All of these records need to be duplicated exactly.

→ Saved entries:
- - - -

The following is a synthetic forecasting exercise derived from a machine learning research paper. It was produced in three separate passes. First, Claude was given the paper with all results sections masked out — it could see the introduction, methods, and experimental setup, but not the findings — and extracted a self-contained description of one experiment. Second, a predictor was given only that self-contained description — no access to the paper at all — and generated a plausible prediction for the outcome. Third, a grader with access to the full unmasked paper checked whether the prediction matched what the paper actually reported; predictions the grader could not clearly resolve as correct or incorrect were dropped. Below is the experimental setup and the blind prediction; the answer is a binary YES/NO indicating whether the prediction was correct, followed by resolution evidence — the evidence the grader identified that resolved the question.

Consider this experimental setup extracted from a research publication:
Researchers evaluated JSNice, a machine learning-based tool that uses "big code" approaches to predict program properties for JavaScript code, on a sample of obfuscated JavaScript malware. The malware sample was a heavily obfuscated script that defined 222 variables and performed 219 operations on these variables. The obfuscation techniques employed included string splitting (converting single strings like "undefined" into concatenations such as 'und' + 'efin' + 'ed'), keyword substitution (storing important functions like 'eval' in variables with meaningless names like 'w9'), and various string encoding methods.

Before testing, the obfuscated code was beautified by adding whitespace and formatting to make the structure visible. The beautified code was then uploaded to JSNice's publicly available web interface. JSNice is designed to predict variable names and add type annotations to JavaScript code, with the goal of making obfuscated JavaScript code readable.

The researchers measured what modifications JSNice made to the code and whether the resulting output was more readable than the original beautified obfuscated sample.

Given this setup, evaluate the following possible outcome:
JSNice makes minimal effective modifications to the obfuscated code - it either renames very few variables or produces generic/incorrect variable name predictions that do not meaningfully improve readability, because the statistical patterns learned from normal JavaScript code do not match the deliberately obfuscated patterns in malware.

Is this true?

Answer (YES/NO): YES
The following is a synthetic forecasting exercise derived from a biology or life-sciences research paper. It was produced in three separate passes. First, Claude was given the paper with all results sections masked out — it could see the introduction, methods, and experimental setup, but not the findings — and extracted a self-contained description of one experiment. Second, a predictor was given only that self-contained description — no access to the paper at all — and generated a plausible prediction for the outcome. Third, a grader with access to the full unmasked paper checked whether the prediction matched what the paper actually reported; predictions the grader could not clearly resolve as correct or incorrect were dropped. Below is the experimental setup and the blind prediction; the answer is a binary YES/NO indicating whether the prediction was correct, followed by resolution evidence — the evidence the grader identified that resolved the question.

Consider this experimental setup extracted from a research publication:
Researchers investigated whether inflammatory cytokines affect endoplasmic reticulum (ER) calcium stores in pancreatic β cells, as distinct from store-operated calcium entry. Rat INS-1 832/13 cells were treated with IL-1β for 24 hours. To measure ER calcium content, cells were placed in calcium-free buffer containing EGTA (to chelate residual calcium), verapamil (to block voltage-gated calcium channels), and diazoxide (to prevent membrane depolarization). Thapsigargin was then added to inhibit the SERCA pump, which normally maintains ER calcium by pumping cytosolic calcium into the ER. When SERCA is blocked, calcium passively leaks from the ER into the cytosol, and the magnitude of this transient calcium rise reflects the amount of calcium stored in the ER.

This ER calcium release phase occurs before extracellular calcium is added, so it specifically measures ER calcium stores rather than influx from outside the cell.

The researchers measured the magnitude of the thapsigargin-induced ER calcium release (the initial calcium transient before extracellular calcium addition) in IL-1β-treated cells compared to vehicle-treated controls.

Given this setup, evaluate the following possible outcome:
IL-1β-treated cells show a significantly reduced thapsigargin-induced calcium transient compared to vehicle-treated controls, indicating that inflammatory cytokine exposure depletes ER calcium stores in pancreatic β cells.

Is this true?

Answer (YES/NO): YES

- - - -

→ ANSWER BOX:
The following is a synthetic forecasting exercise derived from a machine learning research paper. It was produced in three separate passes. First, Claude was given the paper with all results sections masked out — it could see the introduction, methods, and experimental setup, but not the findings — and extracted a self-contained description of one experiment. Second, a predictor was given only that self-contained description — no access to the paper at all — and generated a plausible prediction for the outcome. Third, a grader with access to the full unmasked paper checked whether the prediction matched what the paper actually reported; predictions the grader could not clearly resolve as correct or incorrect were dropped. Below is the experimental setup and the blind prediction; the answer is a binary YES/NO indicating whether the prediction was correct, followed by resolution evidence — the evidence the grader identified that resolved the question.

Consider this experimental setup extracted from a research publication:
Researchers evaluated JSNice, a machine learning-based tool that uses "big code" approaches to predict program properties for JavaScript code, on a sample of obfuscated JavaScript malware. The malware sample was a heavily obfuscated script that defined 222 variables and performed 219 operations on these variables. The obfuscation techniques employed included string splitting (converting single strings like "undefined" into concatenations such as 'und' + 'efin' + 'ed'), keyword substitution (storing important functions like 'eval' in variables with meaningless names like 'w9'), and various string encoding methods.

Before testing, the obfuscated code was beautified by adding whitespace and formatting to make the structure visible. The beautified code was then uploaded to JSNice's publicly available web interface. JSNice is designed to predict variable names and add type annotations to JavaScript code, with the goal of making obfuscated JavaScript code readable.

The researchers measured what modifications JSNice made to the code and whether the resulting output was more readable than the original beautified obfuscated sample.

Given this setup, evaluate the following possible outcome:
JSNice makes minimal effective modifications to the obfuscated code - it either renames very few variables or produces generic/incorrect variable name predictions that do not meaningfully improve readability, because the statistical patterns learned from normal JavaScript code do not match the deliberately obfuscated patterns in malware.

Is this true?

Answer (YES/NO): YES
The following is a synthetic forecasting exercise derived from a biology or life-sciences research paper. It was produced in three separate passes. First, Claude was given the paper with all results sections masked out — it could see the introduction, methods, and experimental setup, but not the findings — and extracted a self-contained description of one experiment. Second, a predictor was given only that self-contained description — no access to the paper at all — and generated a plausible prediction for the outcome. Third, a grader with access to the full unmasked paper checked whether the prediction matched what the paper actually reported; predictions the grader could not clearly resolve as correct or incorrect were dropped. Below is the experimental setup and the blind prediction; the answer is a binary YES/NO indicating whether the prediction was correct, followed by resolution evidence — the evidence the grader identified that resolved the question.

Consider this experimental setup extracted from a research publication:
Researchers investigated whether inflammatory cytokines affect endoplasmic reticulum (ER) calcium stores in pancreatic β cells, as distinct from store-operated calcium entry. Rat INS-1 832/13 cells were treated with IL-1β for 24 hours. To measure ER calcium content, cells were placed in calcium-free buffer containing EGTA (to chelate residual calcium), verapamil (to block voltage-gated calcium channels), and diazoxide (to prevent membrane depolarization). Thapsigargin was then added to inhibit the SERCA pump, which normally maintains ER calcium by pumping cytosolic calcium into the ER. When SERCA is blocked, calcium passively leaks from the ER into the cytosol, and the magnitude of this transient calcium rise reflects the amount of calcium stored in the ER.

This ER calcium release phase occurs before extracellular calcium is added, so it specifically measures ER calcium stores rather than influx from outside the cell.

The researchers measured the magnitude of the thapsigargin-induced ER calcium release (the initial calcium transient before extracellular calcium addition) in IL-1β-treated cells compared to vehicle-treated controls.

Given this setup, evaluate the following possible outcome:
IL-1β-treated cells show a significantly reduced thapsigargin-induced calcium transient compared to vehicle-treated controls, indicating that inflammatory cytokine exposure depletes ER calcium stores in pancreatic β cells.

Is this true?

Answer (YES/NO): YES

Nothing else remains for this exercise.